Waking up to War

After Józef’s heartfelt passage about Poland’s fate, he writes a second entry about the events that unfolded in the camp on the day war was declared. The fact that this was written at a later date explains the apparent irony of his comments on the state of the army.


Whatever was that terrible explosion rocking the whole building? After it came another one – similar, albeit further away – and then a third and a fourth… Next some heavy gunfire.

It was 5 o’clock in the morning. It startled me as I lay in bed, ducking at each explosion.

I ran to the window but saw only clouds of blue smoke. From amongst these clouds I recognised the shots of anti-aircraft artillery. It was like the intense gunfire I had witnessed at the firing range…

Oh this is no joke… but are they really enemy aeroplanes? …and if not… who organised an anti-aircraft defence exercise at this time and in such a tense, electrically charged, atmosphere of war?

I didn’t puzzle over this for long. With an inevitable dread in my heart, I felt some kind of strange, new curiosity, or fear. I dressed at top speed and rushed downstairs to the office…

“What is it?”

With a shrug of his shoulders in the dim light from the window the Sergeant says, “I don’t know, maybe exercises.”

I hurried into the street, to the major’s residence in the camp… and what did we find? Where we had thought there was war, there was none – just exercises. However, to be on the safe side, we sheltered under the trees to watch the exploding shells and afterwards the flight of the bombers.

It’s difficult though to make out the markings. Despite the assurances of the Major – and the majority of the officers – that war hadn’t already broken out, that these were just exercises, there was still something that I distrusted.

I tried to demonstrate my knowledge of anti-aircraft artillery drawing attention to the missiles. They were pointed, and therefore dangerous – incompatible with exercises.
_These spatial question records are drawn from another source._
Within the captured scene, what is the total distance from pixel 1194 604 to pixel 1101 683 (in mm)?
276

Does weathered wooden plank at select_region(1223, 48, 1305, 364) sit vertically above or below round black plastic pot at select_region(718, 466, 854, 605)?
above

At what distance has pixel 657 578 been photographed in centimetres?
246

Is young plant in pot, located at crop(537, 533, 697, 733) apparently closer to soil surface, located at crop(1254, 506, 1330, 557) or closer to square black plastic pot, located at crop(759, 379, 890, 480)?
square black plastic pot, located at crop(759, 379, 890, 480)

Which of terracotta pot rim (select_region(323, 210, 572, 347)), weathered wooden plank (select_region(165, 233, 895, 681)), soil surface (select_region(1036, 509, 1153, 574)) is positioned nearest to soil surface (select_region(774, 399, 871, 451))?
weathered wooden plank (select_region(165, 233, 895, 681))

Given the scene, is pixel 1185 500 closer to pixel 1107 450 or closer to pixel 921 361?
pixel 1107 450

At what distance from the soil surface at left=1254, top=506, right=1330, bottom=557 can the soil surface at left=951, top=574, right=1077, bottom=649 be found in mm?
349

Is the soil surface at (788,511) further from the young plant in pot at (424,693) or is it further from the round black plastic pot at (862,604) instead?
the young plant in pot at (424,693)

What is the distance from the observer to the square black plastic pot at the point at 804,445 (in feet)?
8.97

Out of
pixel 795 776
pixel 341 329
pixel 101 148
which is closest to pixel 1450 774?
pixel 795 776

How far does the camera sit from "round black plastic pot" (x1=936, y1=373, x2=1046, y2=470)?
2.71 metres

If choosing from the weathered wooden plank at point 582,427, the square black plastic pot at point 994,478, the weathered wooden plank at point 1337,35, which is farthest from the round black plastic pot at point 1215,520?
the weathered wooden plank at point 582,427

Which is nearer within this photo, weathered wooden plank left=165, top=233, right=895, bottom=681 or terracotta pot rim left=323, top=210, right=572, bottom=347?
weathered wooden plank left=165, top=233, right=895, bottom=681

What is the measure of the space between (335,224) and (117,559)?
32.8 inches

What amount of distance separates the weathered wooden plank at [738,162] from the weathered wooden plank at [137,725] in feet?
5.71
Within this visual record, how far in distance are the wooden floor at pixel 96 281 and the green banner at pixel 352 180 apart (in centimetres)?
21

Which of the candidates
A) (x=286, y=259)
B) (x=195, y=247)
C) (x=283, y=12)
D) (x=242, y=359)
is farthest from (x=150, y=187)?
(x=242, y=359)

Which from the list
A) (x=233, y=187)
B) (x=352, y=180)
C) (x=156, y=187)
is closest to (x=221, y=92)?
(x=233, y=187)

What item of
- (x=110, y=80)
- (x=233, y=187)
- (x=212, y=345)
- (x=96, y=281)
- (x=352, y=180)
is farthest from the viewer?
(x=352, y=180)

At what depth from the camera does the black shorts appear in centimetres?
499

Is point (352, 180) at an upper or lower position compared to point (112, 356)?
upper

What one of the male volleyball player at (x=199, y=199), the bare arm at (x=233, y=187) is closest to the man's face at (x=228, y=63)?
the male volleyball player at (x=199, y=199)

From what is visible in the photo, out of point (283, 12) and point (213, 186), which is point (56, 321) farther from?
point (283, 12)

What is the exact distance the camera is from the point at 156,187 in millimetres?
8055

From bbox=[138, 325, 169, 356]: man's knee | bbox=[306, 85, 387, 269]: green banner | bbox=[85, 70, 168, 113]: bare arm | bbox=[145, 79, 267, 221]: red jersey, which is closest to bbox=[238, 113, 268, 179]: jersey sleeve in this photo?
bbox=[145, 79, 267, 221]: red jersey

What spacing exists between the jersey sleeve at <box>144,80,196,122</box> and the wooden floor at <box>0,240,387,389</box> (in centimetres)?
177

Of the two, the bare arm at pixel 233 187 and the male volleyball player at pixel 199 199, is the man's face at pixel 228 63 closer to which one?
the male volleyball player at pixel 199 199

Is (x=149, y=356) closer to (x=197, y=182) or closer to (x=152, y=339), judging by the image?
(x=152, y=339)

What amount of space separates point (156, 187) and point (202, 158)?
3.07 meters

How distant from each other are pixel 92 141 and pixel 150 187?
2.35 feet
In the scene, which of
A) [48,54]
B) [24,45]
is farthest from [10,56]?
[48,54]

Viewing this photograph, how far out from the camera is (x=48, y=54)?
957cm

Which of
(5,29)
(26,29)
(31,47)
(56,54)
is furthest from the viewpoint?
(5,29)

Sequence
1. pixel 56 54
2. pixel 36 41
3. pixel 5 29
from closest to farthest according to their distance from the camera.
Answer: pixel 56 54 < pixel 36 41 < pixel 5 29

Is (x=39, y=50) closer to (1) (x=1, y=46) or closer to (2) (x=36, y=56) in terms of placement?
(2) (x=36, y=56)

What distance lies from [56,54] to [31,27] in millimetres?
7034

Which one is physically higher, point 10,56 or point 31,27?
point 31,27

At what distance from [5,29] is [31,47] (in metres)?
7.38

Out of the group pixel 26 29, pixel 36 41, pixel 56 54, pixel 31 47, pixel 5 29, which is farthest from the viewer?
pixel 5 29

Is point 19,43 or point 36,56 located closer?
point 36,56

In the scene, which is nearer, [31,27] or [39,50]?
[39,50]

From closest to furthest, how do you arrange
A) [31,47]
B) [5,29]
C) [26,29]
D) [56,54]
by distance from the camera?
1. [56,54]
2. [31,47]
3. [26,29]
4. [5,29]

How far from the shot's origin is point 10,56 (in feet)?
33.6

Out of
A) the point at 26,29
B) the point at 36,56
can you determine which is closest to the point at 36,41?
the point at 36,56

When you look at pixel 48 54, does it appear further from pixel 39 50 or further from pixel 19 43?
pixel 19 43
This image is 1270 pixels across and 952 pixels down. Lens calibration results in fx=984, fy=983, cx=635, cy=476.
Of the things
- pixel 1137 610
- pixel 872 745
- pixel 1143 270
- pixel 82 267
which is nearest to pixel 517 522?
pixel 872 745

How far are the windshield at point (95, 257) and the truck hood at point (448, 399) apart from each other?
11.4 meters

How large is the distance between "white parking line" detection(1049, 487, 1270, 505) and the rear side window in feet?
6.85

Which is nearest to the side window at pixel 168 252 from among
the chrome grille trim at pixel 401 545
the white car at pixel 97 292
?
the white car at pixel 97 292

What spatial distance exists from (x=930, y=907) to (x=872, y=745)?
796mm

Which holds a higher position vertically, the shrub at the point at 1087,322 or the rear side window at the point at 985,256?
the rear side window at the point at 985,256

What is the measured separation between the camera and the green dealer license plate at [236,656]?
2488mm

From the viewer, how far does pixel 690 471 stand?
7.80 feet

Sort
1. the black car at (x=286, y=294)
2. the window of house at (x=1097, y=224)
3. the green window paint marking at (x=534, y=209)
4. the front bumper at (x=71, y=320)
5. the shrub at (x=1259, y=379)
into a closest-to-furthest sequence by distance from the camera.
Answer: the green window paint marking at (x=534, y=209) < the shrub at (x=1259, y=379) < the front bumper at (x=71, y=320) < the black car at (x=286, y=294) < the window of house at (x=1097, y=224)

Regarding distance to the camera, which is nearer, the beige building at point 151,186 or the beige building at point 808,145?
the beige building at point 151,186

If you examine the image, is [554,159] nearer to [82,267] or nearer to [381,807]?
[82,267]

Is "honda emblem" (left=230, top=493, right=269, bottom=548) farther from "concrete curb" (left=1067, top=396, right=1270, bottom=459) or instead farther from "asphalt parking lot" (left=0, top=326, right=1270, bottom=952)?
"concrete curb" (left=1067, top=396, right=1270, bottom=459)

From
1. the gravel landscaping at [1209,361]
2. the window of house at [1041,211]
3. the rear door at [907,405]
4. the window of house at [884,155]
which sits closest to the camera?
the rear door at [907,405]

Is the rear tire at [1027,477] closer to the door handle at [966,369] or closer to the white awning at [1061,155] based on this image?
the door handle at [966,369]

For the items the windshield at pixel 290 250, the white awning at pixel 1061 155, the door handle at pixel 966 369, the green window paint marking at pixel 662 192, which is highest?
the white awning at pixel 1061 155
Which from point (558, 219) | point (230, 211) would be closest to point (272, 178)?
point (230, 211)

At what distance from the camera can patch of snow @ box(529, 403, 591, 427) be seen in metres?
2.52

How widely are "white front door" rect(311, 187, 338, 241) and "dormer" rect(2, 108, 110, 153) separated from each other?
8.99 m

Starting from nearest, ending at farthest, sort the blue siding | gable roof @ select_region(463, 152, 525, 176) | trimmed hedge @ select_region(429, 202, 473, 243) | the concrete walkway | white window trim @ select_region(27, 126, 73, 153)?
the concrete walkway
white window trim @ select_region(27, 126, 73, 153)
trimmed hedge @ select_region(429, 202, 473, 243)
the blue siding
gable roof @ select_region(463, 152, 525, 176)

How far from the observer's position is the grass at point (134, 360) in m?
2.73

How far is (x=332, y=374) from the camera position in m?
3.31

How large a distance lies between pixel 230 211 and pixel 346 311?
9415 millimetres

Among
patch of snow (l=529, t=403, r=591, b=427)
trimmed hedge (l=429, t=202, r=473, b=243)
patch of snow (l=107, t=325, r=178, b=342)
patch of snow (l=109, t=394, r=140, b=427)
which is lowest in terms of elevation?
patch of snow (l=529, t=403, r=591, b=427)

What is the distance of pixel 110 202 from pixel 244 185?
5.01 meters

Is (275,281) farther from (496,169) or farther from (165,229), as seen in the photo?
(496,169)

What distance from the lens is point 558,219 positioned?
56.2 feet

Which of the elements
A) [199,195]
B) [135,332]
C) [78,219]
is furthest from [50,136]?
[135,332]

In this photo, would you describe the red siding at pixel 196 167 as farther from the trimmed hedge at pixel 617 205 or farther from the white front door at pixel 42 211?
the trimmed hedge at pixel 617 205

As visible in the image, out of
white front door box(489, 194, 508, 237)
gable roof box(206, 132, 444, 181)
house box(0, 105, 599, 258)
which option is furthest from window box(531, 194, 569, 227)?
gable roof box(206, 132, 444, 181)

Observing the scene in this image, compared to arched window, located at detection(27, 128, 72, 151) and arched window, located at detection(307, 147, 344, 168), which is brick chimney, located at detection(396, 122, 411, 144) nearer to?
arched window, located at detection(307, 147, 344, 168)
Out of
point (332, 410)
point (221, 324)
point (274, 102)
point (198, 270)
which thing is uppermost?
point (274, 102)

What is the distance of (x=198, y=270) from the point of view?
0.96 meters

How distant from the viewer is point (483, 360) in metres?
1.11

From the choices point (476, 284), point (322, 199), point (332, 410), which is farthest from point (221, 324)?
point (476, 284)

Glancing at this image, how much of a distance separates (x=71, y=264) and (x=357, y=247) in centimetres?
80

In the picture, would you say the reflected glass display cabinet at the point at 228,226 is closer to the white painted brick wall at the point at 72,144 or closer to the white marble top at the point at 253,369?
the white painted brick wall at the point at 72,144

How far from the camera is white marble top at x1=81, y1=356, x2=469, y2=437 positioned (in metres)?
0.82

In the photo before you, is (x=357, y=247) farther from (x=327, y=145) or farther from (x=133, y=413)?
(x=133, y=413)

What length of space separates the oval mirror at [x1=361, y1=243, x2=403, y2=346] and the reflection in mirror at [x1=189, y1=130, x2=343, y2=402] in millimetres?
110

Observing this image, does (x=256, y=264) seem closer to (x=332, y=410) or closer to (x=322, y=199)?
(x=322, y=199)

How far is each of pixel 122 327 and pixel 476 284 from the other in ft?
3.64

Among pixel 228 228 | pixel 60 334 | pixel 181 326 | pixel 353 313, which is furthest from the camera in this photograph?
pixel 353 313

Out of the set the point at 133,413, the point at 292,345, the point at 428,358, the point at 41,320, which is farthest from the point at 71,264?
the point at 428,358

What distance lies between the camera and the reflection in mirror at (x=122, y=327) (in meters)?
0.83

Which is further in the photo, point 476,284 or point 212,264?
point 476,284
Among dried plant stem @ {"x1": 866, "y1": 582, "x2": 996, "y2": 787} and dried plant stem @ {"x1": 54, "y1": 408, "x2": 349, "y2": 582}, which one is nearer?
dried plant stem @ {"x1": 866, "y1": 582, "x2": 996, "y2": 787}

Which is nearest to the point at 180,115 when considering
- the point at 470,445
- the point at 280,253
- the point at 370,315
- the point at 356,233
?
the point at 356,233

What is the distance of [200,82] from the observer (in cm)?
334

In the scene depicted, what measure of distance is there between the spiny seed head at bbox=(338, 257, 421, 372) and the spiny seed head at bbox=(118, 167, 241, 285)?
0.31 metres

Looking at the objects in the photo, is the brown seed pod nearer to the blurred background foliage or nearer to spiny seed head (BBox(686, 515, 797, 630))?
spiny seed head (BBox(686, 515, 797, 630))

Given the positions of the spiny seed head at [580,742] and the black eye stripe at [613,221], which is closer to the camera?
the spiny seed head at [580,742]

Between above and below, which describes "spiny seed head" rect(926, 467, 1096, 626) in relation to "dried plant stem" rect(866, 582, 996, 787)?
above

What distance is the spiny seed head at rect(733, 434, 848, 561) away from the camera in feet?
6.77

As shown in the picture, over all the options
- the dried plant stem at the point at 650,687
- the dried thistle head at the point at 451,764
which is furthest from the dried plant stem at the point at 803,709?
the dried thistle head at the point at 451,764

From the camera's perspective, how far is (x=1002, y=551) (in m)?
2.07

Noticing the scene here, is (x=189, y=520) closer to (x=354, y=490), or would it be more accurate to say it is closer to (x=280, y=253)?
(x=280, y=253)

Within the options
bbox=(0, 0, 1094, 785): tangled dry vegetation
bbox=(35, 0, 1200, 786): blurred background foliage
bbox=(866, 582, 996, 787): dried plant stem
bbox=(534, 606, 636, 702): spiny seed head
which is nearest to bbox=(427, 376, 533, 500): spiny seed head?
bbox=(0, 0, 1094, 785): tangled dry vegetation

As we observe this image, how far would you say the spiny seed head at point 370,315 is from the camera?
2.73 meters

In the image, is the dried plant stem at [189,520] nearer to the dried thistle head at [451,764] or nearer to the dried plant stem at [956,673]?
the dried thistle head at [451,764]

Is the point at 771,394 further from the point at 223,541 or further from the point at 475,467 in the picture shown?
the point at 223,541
And the planes, although similar to Łos* are certainly German.

We were leaning more and more towards the opinion that it was war…


The Major heads for Katowice at speed and around midday the news is definite…

WAR…what a strange word.

I was a young child when the world war broke out, the shots were read about or read to us and talked about, but we survived it. Hm!! This is something completely new.

After all the discussions at every opportunity – will it be or won’t it? what will it be like? – this uncertainty had disappeared and even the tension has subsided…and at last there would be composure.

Even when it had become a fact however, it was still mistrusted. Perhaps there will be a retreat; maybe peace can still be rescued.


My heart felt heavy seeing these first unknown, enemy planes. It is difficult to describe the feeling – neither joy nor fear.

In these particular circumstances, here is what lifted us: weighing up what difficulties or benefits it would bring, what would the outcome be, and so on.

And the state, ah! I daresay the state will only gain from it. Because please  look at our army. What magnificent soldiers, such weapons, such equipment, the warehouses they only showed us at mobilisation and about which there was so much mysterious insinuation.

These and other thoughts occupied our minds. The answers were to come gradually…


At 12.00 noon the President delivered a proclamation to the nation in several languages. Our treacherous enemy of old had without declaration of war, attacked our country, bombing Polish towns.

We were declaring war…so help us God. And so, the word ‘war’ became a reality.